Her boyfriend, a very sensitive and caring person, was helpless to support her. The depression only got worse, and by 2015, she felt she just had to do something. Increasingly desperate to understand what she was going through and to take control of her spiraling emotions, she turned to SMH.

“I hadn’t wanted to live for about three months,” she recalls. “That was my mental state.”

She was diagnosed with depression, anxiety, and obsessive compulsive disorder. Her therapy consisted of individual talk therapy sessions with a counselor. Though it helped her tremendously, Sarah still felt that she needed additional support, and after careful consideration, saw an SMH psychiatrist.

Though medication is not often the first option, it did work for Sarah. One year later, after exploring a number of medication options, Sarah and Kelly Bliss, her prescriber, finally determined a specific anti-depression medication that worked well for her. It is a topical, powerful and expensive medication that manages her dosage throughout each day. She has been on that medication for approximately a year and has noticed an overwhelming difference in her day to day life.

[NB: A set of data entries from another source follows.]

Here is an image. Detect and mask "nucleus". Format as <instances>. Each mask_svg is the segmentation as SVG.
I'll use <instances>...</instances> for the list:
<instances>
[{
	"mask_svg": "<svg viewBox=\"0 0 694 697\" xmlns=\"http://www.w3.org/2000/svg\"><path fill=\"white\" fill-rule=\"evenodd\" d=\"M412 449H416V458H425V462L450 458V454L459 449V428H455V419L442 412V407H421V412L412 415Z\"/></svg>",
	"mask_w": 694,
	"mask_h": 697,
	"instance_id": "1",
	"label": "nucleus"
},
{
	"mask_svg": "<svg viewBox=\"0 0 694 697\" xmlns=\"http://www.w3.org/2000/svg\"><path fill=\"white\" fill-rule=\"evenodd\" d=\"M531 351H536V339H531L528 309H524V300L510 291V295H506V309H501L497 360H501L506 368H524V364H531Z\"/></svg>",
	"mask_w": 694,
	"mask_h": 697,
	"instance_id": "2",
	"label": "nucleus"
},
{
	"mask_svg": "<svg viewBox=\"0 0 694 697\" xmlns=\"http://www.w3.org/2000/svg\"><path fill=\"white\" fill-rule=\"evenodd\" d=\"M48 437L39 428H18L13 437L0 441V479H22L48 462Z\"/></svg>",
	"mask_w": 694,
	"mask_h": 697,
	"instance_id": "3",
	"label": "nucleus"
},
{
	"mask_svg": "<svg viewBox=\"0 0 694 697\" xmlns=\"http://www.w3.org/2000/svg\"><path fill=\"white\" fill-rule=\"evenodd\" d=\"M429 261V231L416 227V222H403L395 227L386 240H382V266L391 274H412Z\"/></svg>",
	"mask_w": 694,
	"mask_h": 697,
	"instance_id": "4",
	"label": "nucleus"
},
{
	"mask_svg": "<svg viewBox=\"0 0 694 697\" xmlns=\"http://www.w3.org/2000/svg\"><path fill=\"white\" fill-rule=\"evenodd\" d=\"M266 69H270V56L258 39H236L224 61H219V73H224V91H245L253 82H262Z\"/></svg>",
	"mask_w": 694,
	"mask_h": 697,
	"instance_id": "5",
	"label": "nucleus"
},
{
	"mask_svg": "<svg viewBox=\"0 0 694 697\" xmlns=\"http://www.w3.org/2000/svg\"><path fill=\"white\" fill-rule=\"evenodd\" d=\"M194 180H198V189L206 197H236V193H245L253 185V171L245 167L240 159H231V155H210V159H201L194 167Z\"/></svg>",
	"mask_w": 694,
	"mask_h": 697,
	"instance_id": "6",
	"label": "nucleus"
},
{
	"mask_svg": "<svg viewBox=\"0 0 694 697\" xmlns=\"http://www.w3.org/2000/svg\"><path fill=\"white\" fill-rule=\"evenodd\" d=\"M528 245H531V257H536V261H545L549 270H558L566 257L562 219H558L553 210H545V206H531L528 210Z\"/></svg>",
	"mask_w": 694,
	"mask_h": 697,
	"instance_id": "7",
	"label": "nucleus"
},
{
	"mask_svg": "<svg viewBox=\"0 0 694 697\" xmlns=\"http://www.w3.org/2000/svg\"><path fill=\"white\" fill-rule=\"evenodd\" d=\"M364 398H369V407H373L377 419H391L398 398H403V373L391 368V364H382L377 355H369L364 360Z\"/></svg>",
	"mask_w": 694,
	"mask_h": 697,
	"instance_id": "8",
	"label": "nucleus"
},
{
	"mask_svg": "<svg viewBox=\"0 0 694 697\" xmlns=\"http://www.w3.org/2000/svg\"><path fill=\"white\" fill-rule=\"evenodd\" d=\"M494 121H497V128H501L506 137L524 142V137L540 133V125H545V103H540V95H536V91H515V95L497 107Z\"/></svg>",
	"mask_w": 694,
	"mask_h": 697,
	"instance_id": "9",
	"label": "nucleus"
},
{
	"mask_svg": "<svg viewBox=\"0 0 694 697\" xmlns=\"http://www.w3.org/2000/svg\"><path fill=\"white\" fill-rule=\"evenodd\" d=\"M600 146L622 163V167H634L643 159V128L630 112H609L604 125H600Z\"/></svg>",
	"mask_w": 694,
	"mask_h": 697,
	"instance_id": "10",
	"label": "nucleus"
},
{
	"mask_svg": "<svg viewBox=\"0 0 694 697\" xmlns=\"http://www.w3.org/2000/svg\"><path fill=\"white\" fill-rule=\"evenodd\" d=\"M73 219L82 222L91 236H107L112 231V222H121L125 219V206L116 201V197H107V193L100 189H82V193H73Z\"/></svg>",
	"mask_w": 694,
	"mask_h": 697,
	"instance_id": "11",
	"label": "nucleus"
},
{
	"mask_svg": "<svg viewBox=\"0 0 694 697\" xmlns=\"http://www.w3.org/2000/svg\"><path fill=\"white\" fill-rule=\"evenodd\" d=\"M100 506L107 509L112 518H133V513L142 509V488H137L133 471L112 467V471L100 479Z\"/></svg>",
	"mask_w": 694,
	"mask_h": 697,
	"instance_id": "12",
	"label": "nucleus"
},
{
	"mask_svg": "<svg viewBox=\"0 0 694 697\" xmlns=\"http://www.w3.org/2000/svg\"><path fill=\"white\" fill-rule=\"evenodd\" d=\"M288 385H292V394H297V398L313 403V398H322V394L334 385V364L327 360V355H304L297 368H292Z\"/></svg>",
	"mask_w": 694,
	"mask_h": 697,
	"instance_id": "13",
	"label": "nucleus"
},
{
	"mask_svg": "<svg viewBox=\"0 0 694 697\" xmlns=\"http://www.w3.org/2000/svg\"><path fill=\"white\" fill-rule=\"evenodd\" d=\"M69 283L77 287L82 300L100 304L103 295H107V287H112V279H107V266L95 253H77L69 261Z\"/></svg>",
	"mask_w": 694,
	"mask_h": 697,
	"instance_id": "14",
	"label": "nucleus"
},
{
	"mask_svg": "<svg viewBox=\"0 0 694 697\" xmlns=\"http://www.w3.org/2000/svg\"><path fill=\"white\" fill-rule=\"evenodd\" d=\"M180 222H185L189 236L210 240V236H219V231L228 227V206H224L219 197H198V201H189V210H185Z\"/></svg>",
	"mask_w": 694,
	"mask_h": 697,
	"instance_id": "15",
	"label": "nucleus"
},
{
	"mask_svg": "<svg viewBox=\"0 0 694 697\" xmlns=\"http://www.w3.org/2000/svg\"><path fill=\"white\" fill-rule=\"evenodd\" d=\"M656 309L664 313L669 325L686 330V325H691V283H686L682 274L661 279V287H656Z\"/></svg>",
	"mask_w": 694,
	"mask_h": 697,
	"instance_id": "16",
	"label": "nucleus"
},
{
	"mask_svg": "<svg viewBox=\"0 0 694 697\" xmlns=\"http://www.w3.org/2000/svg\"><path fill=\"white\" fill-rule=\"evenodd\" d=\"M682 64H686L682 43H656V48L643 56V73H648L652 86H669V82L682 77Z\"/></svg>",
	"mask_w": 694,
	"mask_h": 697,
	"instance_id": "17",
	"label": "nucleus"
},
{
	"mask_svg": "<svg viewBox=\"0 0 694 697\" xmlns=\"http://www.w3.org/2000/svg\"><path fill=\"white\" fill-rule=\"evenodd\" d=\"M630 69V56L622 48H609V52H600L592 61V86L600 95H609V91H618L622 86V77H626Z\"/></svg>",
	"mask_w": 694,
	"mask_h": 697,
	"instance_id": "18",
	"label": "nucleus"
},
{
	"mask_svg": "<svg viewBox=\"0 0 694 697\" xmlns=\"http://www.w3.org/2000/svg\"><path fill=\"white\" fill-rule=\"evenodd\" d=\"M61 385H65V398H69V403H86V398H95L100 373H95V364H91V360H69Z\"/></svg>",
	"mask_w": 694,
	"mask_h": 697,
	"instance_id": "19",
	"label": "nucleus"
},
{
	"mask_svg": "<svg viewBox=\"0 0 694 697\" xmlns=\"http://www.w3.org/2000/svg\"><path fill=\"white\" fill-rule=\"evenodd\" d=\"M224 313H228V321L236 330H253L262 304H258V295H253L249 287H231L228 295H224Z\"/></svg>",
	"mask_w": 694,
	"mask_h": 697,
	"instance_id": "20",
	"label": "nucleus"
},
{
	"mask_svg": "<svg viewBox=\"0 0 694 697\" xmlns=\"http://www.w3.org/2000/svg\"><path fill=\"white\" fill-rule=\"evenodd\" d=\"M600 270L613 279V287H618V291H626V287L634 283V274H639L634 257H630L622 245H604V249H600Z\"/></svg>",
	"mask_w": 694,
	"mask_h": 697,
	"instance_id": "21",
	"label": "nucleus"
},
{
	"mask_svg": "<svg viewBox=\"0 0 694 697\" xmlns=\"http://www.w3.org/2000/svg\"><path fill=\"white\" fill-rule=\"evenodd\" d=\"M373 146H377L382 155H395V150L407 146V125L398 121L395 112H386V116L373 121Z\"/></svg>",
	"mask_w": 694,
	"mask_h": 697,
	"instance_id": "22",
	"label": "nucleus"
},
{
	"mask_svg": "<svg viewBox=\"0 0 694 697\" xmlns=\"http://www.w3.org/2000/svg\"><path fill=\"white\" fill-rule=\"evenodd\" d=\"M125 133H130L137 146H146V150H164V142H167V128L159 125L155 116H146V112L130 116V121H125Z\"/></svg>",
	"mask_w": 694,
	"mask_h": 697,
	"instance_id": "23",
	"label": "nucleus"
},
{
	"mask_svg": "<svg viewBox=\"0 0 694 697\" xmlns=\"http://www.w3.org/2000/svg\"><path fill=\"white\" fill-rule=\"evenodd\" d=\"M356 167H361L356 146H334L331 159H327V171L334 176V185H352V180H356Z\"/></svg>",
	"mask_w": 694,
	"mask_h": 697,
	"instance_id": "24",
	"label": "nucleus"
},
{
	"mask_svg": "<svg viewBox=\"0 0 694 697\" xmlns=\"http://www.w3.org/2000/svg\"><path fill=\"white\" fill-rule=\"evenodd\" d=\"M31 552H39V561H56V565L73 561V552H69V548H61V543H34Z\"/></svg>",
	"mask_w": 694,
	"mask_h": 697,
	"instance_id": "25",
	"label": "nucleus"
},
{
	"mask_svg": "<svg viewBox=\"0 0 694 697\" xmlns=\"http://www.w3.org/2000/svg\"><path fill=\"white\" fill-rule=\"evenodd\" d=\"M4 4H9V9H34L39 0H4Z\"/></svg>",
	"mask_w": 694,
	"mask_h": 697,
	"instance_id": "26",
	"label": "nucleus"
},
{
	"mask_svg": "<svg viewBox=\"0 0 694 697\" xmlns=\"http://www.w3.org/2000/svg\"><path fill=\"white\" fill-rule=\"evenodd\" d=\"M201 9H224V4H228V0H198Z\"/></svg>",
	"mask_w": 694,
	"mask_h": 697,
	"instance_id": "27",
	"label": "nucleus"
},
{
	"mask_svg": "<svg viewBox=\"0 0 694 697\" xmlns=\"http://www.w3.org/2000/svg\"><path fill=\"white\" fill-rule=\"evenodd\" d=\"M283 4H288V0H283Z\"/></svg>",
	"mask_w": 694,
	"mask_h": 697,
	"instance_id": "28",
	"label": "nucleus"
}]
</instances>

The Affordable Care Act, which passed into law in 2010, was essential to unlocking her recovery. Without access to the medication to complement her therapy, she believes that her full stability would not have happened. The cost alone for the medication without Medicaid expansion would have been prohibitive.

“The cost of the medication is more than the cost of both of me and my boyfriend’s 90s cars,” she says. “The Kelly Bluebook estimate for both of our cars is less than a monthly supply of (it).”

Access to the medication has certainly pointed her life in a positive direction.

“I feel my life has completely changed,” Sarah now says. “I look at my past journals and sketch books and it’s just odd. It’s like a day and night change. I used to really struggle to eat well, exercise, and complete a single assignment in a typical day-something I’d done a hundred times before. Now, I can study math for an hour, do three assignments, cook dinner, and go for a walk that’s a couple miles long on a daily basis, not just on good days.”

With nearly two years of therapeutic and medication support helping her, Sarah now is blossoming. Though she had previously given up on becoming an astronaut, citing Sally Ride as her inspiration, Sarah has gradually rediscovered a passion for science that she had thought died away long ago in that small town.

This passion for science has fueled an interest in engineering and robotics. She currently takes online courses in Robotics and hopes to learn as much as she can. Sarah, whose love of science is blossoming, frequently sketches out schematics and pre-calculus equations in the notebook she carries around with her everywhere she goes.

“Math, which used to cause me to have panic attacks, is now a fantastic vice for me in that it is not emotional, and a great way to vent my OCD,” she says in reference to escaping from outside stress and anxiety. “For me this is investing in myself. It is me doing something worthwhile.”

*Name changed due to confidentiality.